## Text shown
--*--
2001-11-28 Thread K Gopalakrishnan


If you want to Zero data loss in standby you can copy the online redo logs
thru an external C program.  You can copy the online redo log files when
the LGWR is writing to it.

The program should read the log files without locking. You can use the fixed
table  X$KCCLE and X$KCCCP to find how much is written in the log files.
The partially filled log file  can be shipped to the standby location and
you can
open the standby database with the new control file created with NORESETLOGs
.

In this way you have a graceful fail over in the standby database and no
committed
Transaction is lost in the standby database

Does this sound good?

Best Regards,
K Gopalakrishnan
Bangalore, INDIA



-Original Message-
Sent: Wednesday, November 28, 2001 4:16 PM
To: Multiple recipients of list ORACLE-L

I am also facing the same problem. All these disadvantages in 8i standby DB
have been taken care of in oracle 9i version. The other solution could be to
buy an expensive Veritas Cluster server/Database edition.
--*--
## Information given
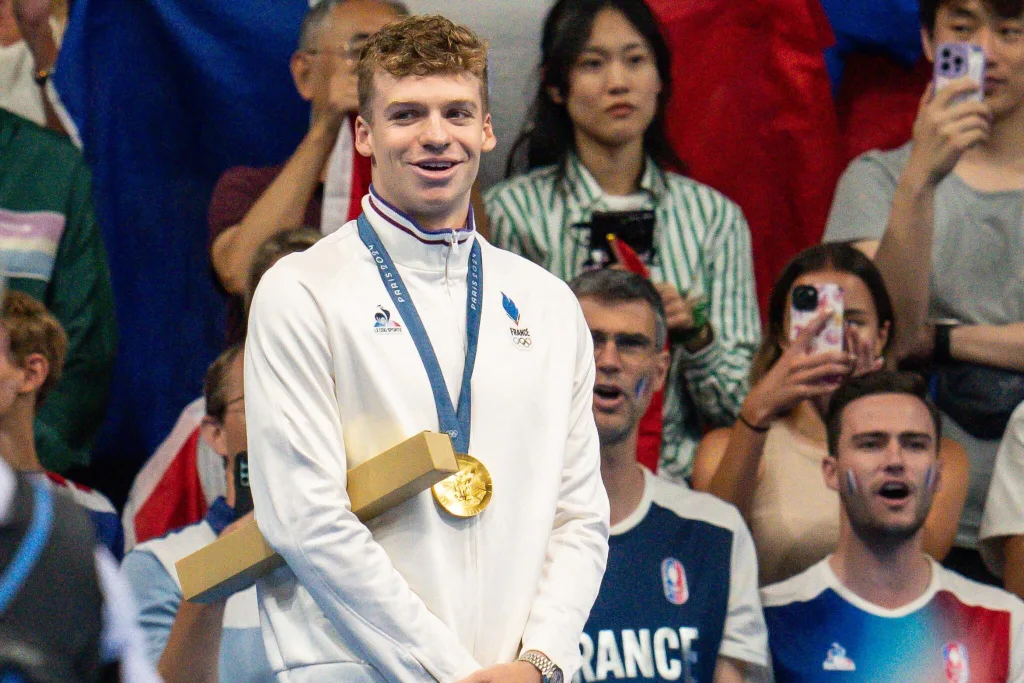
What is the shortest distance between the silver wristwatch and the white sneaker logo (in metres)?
1.62

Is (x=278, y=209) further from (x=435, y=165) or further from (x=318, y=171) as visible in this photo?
(x=435, y=165)

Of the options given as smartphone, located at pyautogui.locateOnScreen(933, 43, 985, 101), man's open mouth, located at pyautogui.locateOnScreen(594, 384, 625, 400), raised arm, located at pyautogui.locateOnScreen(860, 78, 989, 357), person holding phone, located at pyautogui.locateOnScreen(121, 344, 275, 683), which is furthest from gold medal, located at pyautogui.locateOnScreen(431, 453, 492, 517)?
smartphone, located at pyautogui.locateOnScreen(933, 43, 985, 101)

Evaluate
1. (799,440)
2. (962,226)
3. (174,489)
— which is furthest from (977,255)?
(174,489)

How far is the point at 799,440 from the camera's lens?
488 centimetres

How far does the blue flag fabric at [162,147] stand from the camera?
5391 mm

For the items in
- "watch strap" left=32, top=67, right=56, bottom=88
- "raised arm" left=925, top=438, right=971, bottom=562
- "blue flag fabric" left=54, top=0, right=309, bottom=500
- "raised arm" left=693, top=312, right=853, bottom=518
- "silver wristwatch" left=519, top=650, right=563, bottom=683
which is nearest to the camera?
"silver wristwatch" left=519, top=650, right=563, bottom=683

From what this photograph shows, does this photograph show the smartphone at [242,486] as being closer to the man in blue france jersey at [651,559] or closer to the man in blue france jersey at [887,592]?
the man in blue france jersey at [651,559]

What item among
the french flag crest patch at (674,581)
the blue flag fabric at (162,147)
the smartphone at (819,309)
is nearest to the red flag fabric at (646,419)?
the smartphone at (819,309)

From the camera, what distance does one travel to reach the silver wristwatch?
285 cm

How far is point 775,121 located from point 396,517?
3.29 meters

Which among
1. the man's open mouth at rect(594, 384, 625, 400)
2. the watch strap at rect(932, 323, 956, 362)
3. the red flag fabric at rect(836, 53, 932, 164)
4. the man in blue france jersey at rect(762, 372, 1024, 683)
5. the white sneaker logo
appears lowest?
the white sneaker logo

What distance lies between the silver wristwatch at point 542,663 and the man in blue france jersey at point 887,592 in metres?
1.62

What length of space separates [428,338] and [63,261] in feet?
7.93

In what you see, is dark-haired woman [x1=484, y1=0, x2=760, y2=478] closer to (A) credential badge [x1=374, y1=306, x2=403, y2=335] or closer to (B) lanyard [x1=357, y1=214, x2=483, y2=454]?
(B) lanyard [x1=357, y1=214, x2=483, y2=454]
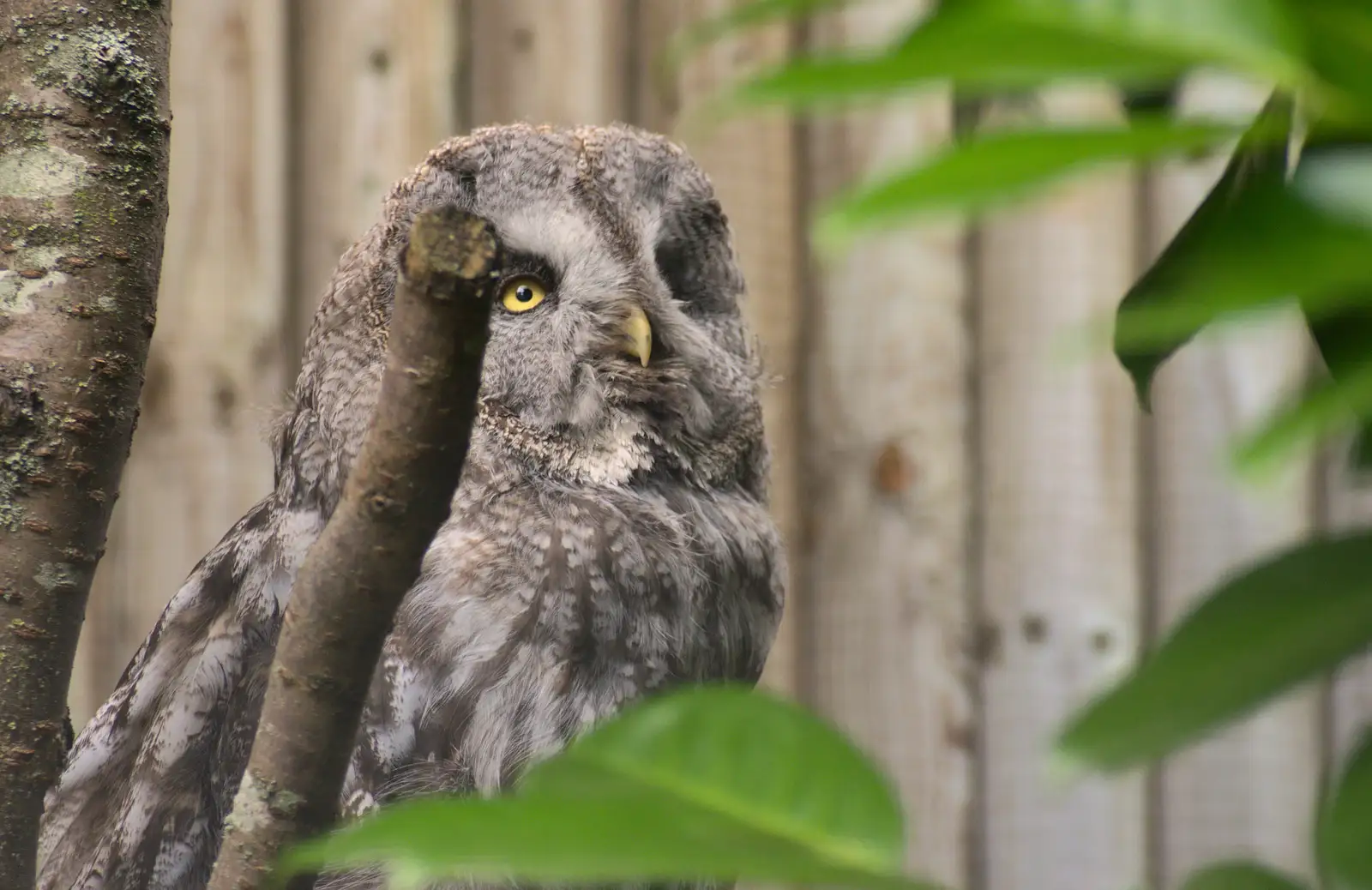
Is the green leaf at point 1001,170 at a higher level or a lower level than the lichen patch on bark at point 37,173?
lower

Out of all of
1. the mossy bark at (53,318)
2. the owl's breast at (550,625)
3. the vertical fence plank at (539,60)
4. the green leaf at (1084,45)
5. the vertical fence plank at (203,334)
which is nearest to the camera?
the green leaf at (1084,45)

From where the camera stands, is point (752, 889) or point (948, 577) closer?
point (948, 577)

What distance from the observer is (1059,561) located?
1.63m

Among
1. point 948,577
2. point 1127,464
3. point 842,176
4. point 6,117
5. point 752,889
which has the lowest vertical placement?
point 752,889

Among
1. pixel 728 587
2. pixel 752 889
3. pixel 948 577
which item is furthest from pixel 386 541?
pixel 752 889

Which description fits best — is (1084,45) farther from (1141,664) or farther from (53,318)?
(53,318)

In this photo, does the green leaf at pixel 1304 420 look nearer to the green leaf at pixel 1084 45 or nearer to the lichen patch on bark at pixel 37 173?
the green leaf at pixel 1084 45

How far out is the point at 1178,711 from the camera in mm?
189

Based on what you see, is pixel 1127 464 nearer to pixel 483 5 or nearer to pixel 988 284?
pixel 988 284

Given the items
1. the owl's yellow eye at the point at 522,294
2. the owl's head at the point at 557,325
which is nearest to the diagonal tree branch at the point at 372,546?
the owl's head at the point at 557,325

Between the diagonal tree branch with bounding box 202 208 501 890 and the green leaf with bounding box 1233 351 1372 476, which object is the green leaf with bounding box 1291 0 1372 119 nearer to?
the green leaf with bounding box 1233 351 1372 476

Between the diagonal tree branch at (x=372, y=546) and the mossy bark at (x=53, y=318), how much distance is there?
0.16 m

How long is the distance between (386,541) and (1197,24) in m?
0.46

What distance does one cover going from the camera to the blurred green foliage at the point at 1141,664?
6.0 inches
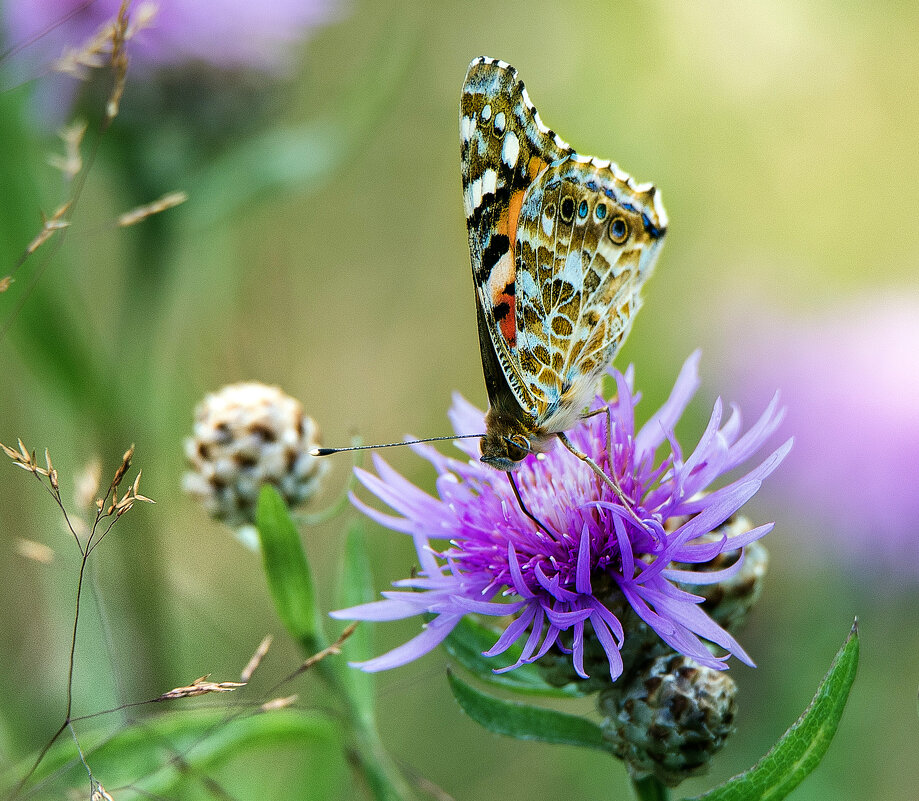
--*--
## Set problem
List each Oracle release and each third-party product mentioned in the mailing-list post.

## Answer to the problem
- 8i (Oracle 8i)
- Oracle 9i
- Veritas Cluster server/Database edition